Es la inicial que bastó al gran escritor Franz Kafka (1883-1924) para nombrar a los protagonistas de sus dos obras más importantes: El proceso (v.) y El castillo (v.).
Ello es debido a la voluntad del autor de convertir al hombre en una abstracción, en «uno cualquiera». El protagoista de El proceso, Joseph K., apoderado de un Banco, es detenido una mañana, sin motivo alguno. Dos misteriosos personajes le notifican su detención en virtud de un proceso que se ha incoado contra él. A partir de ahora Joseph K. luchará hasta el último instante para defenderse, para saber de qué es acusado. Los dos misteriosos personajes son simples funcionarios que se limitan a cumplir su cometido, a saber, notificarle su detención. Ellos no saben de su caso ni siquiera de la Ley.
Es inútil que Joseph K. quiera conocer el delito o pecado de que se le acusa. Para Kafka el hombre mismo es pecado: «El estado en que nos encontramos — dice en Hochzeitzs- vorbereitungen auf denn Lande — es un estado pecador, independientemente del pecado». Es inútil intentar objetivar la culpa. Joseph K. se convierte en un héroe obstinado que no ceja en su empeño de esclarecer la culpa. Joseph K. es dejado en libertad tras advertirle que el proceso ha comenzado. Será citado en domingo para los interrogatorios a fin de no perturbarle en su trabajo.

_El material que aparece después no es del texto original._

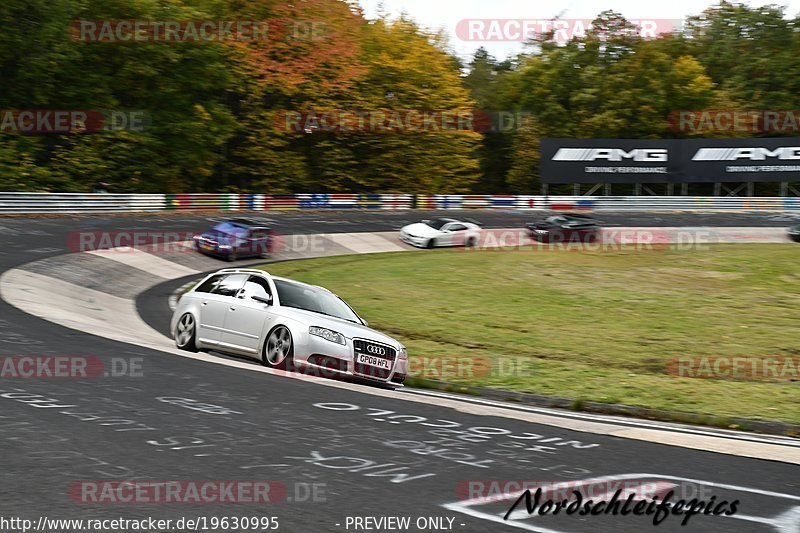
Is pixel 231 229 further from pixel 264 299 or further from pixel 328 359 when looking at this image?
pixel 328 359

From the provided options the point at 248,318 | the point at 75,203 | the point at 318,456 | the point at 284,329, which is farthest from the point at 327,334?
the point at 75,203

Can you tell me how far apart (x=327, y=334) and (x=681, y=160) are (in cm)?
5465

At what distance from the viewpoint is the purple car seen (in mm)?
31016

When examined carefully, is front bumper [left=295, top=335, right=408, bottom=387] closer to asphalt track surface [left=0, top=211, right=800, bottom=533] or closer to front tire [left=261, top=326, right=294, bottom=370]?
front tire [left=261, top=326, right=294, bottom=370]

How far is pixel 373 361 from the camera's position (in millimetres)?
12227

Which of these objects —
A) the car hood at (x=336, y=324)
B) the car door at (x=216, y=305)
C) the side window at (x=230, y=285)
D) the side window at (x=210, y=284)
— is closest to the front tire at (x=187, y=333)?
the car door at (x=216, y=305)

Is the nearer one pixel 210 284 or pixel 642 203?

Joseph K., y más aún K., el protagonista de El castillo, representan simbólicamente el «acercamiento que dura toda la vida» («ein lebenslängliches Ankommen») que según G. Anders fue la vida de Kafka. Los obstáculos se revelan ya de buenas a primeras como completamente infranqueables («völlig undurchdringlich»), Joseph K. tendrá que subir y bajar muchas escaleras, llamar a muchas puertas, perderse en un laberinto de corredores. Las vías de acceso a la Verdad aparecen «extrañas» a Joseph K.: las sesiones del Juzgado de Instrucción se celebran en casa de un carpintero, los libros de la Ley son nada más y nada menos que novelas sádicas e indecentes, los Archivos Judiciales están instalados en el granero de una casa miserable; la atmósfera es allí irrespirable y en ella los empleados escriben incesantemente sobre sus pupitres.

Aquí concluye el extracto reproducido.